Ну вот, значит, цвели летние кувшинки, жёлтые и лиловые, Киара гонялась за бабочками и полтергейстами, настроение у Доктора было отличное, и, занятый своими мыслями, он дошагал практически до края Болот. До северного края, а если ещё точнее, до северо-западного. Там есть одно малопролазное местечко, заросшее занятными деревьями, которые Доктор для себя назвал мангровыми берёзами. Именно там, когда Доктор присел отдохнуть на перекрученный берёзовый ствол, сверху с ним заговорил голос. Голос сказал: «Не смотри вверх, пожалуйста! А то она меня выследит и найдёт».
Доктор удивился, потому что не думал здесь встретить никого говорящего на человеческом языке. Доктор не внял просьбе и посмотрел вверх. Доктор обнаружил в кроне мангровой берёзы тощенького белобрысого мальчишку в очень грязной одежде, который ответил ему возмущённым взглядом и прошипел: «Я же просил не смотреть!».

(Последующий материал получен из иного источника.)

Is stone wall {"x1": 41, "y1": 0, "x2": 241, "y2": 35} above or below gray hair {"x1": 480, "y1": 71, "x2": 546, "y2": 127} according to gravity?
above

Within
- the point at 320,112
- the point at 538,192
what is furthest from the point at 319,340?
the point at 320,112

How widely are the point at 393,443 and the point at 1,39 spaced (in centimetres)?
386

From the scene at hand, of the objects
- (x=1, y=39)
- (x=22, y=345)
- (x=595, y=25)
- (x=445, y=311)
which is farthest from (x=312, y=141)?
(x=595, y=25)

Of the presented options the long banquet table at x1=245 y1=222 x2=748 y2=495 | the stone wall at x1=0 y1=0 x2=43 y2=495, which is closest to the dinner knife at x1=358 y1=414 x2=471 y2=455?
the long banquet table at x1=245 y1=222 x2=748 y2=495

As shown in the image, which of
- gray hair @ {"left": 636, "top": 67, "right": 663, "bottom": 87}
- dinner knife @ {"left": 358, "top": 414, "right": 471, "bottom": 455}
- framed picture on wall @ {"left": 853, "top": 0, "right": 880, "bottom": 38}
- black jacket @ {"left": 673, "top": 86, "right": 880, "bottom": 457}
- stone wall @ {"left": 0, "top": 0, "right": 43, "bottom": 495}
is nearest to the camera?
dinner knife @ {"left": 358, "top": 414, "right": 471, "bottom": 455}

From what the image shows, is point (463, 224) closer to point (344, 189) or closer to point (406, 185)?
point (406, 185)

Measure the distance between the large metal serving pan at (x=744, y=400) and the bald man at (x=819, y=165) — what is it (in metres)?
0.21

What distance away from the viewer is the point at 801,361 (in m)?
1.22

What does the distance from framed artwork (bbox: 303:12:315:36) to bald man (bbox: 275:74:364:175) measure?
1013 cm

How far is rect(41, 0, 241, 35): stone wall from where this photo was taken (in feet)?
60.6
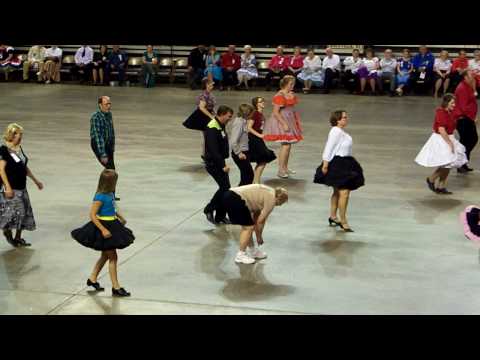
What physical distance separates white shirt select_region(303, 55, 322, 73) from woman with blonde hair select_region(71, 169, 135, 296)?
18.2 meters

«Извини, — сказал Доктор. — А «она» — это кто?»
Мальчишка слез вниз и устроился напротив Доктора на таком же берёзовом стволе, закрученном узлами, как удав, пытающийся почесать себе спинку.
«Она — это химера, — мрачно сказал мальчишка. — Только ничего больше не спрашивай».
И он растёр грязь под глазами грязным же кулаком.
На взгляд Доктора, мальчишке было лет десять. Он явно был на грани срыва, но держался. Физически ребёнок выглядел здоровым, у него лишь была ободрана щека и подбородок — очень сильно, до крови. Некоторое время они сидели молча, поглядывая друг на друга. Когда молчать дальше стало невмоготу, прибежала Киара. Доктор только было приготовился хватать и успокаивать мальчишку, и объяснять, что этот с виду свирепый зверь не ест маленьких детей, как пацан сам полез обниматься с чернобыльской сукой. Киара деловито облизала ему ободранную щёку, слизнула слёзы с другой щеки и посмотрела на хозяина вопросительно.